THE DUNKER, after obtaining his brand new spells, waits like a lethal weapon hidden in someone's back pocket. Time passes. He waits. He puts his finger in his nose and picks for a moment, inspecting his latest find, then flicks it away. He looks at the bartender, than at the rest of the patrons. Hungry Pete waves at him. Joanie is blathering something to Shauna and Raven that they seem to have trouble understanding. Nigel is drinking perilously slowly. People are having fun, some are dancing. The lights are pretty bright in here. Maybe he should ask someone to dim them.
A minute has passed as of the beginning of his waiting period. Time has slowed to a crawl. He may be here for subjective years if this keeps up. Maybe they can just go ahead anyway. The music in here kind of sucks, he notices. Probably the fault of all these teenagers around, and the generally apathetic businessmen.
Two minutes. Maybe he should have another donut. He kind of wants another donut. He always wants another donut, though, so that's not exactly unusual. It's not as bad as it was in jail sometimes, where he'd wake up with shaking hands, a dry mouth and a residual taste of strawberry jelly in his mouth from his dreams that drove him wild.

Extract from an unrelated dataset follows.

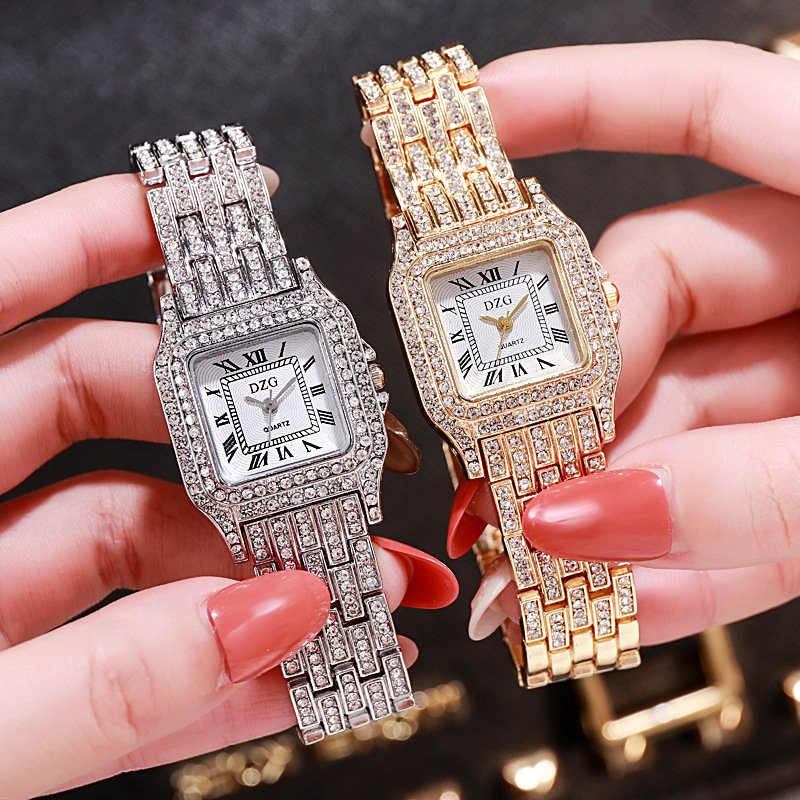 2020 New Square Wristwatch Water Diamond Women's Watch Fashion Student Watch High Grade Alloy Quatz Watch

The music still sucks.
Three minutes. The lights really are kind of annoying here. THE DUNKER currently has nothing to say. The decor could use a lot of work. This is basically just a house that somebody stopped renovating and then furnished with refuse. It smells like dust in here. It's probably from the shitty drywall that's been put up and not painted over. He wonders how much cancer the bartender will have in his future if he doesn't stop breathing this crap.
Four minutes. What would a house of self-replicating dentures look like, anyhow? How do dentures self-replicate? And would anybody ever care to live in such a house? Dentures are, after all, something nobody except their owner would ever want to touch. Would be effective against burglars, though only if the dentures were slimy-looking and felt like they have been in somebody's mouth, though there'd be a disturbing factor involved even if they weren't.
Five minutes. THE DUNKER can take no more.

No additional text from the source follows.